■ Exercise details:
Reproduce the listing below verbatim, from the line containing "from (x=101, y=460)?" up to and including the line containing "At what distance is the", and output only those lines.
** Begin Source data **
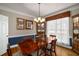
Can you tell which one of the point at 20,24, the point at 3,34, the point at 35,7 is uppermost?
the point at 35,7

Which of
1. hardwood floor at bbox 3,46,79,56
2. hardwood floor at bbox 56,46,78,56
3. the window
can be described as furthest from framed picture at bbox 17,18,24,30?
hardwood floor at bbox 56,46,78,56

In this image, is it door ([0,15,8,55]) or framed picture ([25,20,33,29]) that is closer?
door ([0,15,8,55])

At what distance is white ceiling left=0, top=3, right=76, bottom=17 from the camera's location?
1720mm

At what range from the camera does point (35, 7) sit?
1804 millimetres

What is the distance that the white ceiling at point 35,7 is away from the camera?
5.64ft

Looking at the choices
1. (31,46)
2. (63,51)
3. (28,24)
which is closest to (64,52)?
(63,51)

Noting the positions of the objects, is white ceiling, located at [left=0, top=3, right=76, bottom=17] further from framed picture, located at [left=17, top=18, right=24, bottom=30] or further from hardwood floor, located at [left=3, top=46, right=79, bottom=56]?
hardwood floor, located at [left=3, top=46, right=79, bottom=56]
** End Source data **
** Begin Source data **
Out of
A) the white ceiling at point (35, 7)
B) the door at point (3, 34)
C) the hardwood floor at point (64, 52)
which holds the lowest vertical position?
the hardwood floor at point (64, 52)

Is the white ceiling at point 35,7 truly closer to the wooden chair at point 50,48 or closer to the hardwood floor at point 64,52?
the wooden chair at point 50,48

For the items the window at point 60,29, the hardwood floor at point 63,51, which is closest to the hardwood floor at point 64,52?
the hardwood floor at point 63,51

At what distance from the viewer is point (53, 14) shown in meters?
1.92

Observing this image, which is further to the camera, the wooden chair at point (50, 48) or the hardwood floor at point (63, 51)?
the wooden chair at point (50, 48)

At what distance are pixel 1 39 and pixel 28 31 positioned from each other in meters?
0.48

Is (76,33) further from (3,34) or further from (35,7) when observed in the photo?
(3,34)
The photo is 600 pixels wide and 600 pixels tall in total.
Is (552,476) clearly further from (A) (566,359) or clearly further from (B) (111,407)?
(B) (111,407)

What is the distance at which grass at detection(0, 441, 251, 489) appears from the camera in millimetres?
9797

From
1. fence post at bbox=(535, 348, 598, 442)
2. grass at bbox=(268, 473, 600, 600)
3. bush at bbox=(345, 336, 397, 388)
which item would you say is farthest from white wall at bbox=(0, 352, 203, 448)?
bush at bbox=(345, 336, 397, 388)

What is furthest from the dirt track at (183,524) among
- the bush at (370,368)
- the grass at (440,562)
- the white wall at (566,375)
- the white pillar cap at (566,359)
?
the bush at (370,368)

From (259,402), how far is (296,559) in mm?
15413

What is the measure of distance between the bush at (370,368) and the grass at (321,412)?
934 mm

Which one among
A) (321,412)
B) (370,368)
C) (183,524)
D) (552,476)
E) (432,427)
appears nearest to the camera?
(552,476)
** End Source data **
** Begin Source data **
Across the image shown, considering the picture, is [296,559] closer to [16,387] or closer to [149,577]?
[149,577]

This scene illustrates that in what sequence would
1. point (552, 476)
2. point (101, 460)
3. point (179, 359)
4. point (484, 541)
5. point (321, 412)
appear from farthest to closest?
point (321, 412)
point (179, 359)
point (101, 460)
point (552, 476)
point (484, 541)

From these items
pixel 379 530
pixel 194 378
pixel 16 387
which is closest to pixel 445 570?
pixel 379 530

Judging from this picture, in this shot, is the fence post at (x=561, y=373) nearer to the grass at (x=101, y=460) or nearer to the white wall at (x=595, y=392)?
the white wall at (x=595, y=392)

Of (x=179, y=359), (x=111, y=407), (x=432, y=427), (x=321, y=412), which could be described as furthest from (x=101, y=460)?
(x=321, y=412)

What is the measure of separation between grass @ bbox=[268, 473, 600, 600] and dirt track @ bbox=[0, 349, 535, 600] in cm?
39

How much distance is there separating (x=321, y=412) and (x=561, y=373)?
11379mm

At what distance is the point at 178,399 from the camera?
** End Source data **
■ Output of the task:
Of (x=179, y=359), (x=111, y=407), (x=432, y=427), (x=321, y=412), which could be described as furthest from (x=101, y=460)?
(x=321, y=412)

What is the measure of separation between grass @ bbox=[268, 473, 600, 600] and dirt track @ bbox=[0, 349, 535, 600] in cm?
39

How much distance is there separating (x=321, y=412) and (x=561, y=373)?
11379mm

At what distance is the point at 178,399 from the camera?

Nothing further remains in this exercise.